## Records for this task
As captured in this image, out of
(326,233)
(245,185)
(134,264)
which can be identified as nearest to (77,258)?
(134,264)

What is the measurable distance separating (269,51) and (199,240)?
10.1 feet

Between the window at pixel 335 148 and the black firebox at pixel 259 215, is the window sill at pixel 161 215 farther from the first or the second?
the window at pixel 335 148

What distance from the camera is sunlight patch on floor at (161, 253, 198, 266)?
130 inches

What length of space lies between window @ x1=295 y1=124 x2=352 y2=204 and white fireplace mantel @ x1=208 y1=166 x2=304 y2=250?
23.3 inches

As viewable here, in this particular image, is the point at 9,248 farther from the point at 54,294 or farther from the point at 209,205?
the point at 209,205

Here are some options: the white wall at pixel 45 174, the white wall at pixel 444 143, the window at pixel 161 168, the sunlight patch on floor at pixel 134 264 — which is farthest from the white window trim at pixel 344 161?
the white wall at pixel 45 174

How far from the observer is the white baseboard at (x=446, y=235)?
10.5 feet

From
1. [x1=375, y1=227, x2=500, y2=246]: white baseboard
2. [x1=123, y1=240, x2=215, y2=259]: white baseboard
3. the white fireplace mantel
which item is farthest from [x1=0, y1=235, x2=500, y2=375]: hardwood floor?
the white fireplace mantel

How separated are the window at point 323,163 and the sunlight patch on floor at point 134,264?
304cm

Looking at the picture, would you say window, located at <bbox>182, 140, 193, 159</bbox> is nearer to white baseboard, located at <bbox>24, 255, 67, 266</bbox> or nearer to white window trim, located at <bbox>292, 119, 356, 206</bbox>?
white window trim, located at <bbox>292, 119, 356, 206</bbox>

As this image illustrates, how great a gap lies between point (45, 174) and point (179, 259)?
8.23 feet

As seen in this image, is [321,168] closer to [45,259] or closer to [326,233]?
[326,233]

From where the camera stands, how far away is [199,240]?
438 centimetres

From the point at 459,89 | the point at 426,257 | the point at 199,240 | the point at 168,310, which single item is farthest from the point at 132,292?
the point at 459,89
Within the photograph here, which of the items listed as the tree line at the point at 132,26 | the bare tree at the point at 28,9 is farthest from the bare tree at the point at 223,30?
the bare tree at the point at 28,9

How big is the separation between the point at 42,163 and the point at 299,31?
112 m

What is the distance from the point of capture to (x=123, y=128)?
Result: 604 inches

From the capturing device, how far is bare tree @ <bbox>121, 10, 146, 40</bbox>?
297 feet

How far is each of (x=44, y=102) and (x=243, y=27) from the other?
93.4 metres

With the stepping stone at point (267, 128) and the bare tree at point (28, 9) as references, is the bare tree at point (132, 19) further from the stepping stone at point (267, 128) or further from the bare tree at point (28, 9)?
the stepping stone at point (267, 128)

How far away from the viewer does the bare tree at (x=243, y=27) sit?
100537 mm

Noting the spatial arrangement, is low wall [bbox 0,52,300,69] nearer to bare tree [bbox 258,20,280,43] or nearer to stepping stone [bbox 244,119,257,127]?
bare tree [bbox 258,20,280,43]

## Written exercise
Reproduce the entries above in full by retyping them exactly.

## Expected answer
As captured in this image, out of
(326,233)
(245,185)
(134,264)
which can be identified as nearest to (77,258)?
(134,264)

What is the measurable distance separating (269,51) and (199,240)?
10.1 feet

Between the window at pixel 335 148 and the black firebox at pixel 259 215, is the window sill at pixel 161 215 farther from the first or the second?
the window at pixel 335 148

What distance from the camera is sunlight patch on floor at (161, 253, 198, 266)?
130 inches

What length of space lies between window @ x1=295 y1=124 x2=352 y2=204 and white fireplace mantel @ x1=208 y1=166 x2=304 y2=250?
23.3 inches

As viewable here, in this particular image, is the point at 9,248 farther from the point at 54,294 or farther from the point at 209,205?
the point at 209,205

Here are some options: the white wall at pixel 45 174, the white wall at pixel 444 143, the window at pixel 161 168, the sunlight patch on floor at pixel 134 264 — which is farthest from the white window trim at pixel 344 161?
the white wall at pixel 45 174

How far from the observer is the white baseboard at (x=446, y=235)?
10.5 feet

From
1. [x1=375, y1=227, x2=500, y2=246]: white baseboard
2. [x1=123, y1=240, x2=215, y2=259]: white baseboard
3. the white fireplace mantel
which item is farthest from [x1=0, y1=235, x2=500, y2=375]: hardwood floor?
the white fireplace mantel

How separated are the window at point 323,163 and the sunlight patch on floor at point 134,264?
304cm

Looking at the picture, would you say window, located at <bbox>182, 140, 193, 159</bbox> is nearer to white baseboard, located at <bbox>24, 255, 67, 266</bbox> or nearer to white window trim, located at <bbox>292, 119, 356, 206</bbox>?
white window trim, located at <bbox>292, 119, 356, 206</bbox>

As this image illustrates, how great a gap lies between point (45, 174) and point (179, 259)?
8.23 feet

As seen in this image, is [321,168] closer to [45,259] or closer to [326,233]?
[326,233]

From where the camera stands, how far away is [199,240]?
438 centimetres

From the point at 459,89 | the point at 426,257 | the point at 199,240 | the point at 168,310, which single item is farthest from the point at 132,292?
the point at 459,89
Within the photograph here, which of the items listed as the tree line at the point at 132,26 | the bare tree at the point at 28,9 is farthest from the bare tree at the point at 223,30?
the bare tree at the point at 28,9

How big is the separation between the point at 42,163 and the point at 299,31?
112 m

What is the distance from the point of capture to (x=123, y=128)?
Result: 604 inches

From the capturing device, how far is bare tree @ <bbox>121, 10, 146, 40</bbox>?
297 feet

How far is each of (x=44, y=102) and (x=243, y=27) from the other?
93.4 metres

With the stepping stone at point (267, 128) and the bare tree at point (28, 9) as references, is the bare tree at point (132, 19) further from the stepping stone at point (267, 128) or further from the bare tree at point (28, 9)?
the stepping stone at point (267, 128)

How far away from the viewer does the bare tree at (x=243, y=27) sit?
100537 mm

Noting the spatial arrangement, is low wall [bbox 0,52,300,69] nearer to bare tree [bbox 258,20,280,43] or nearer to stepping stone [bbox 244,119,257,127]?
bare tree [bbox 258,20,280,43]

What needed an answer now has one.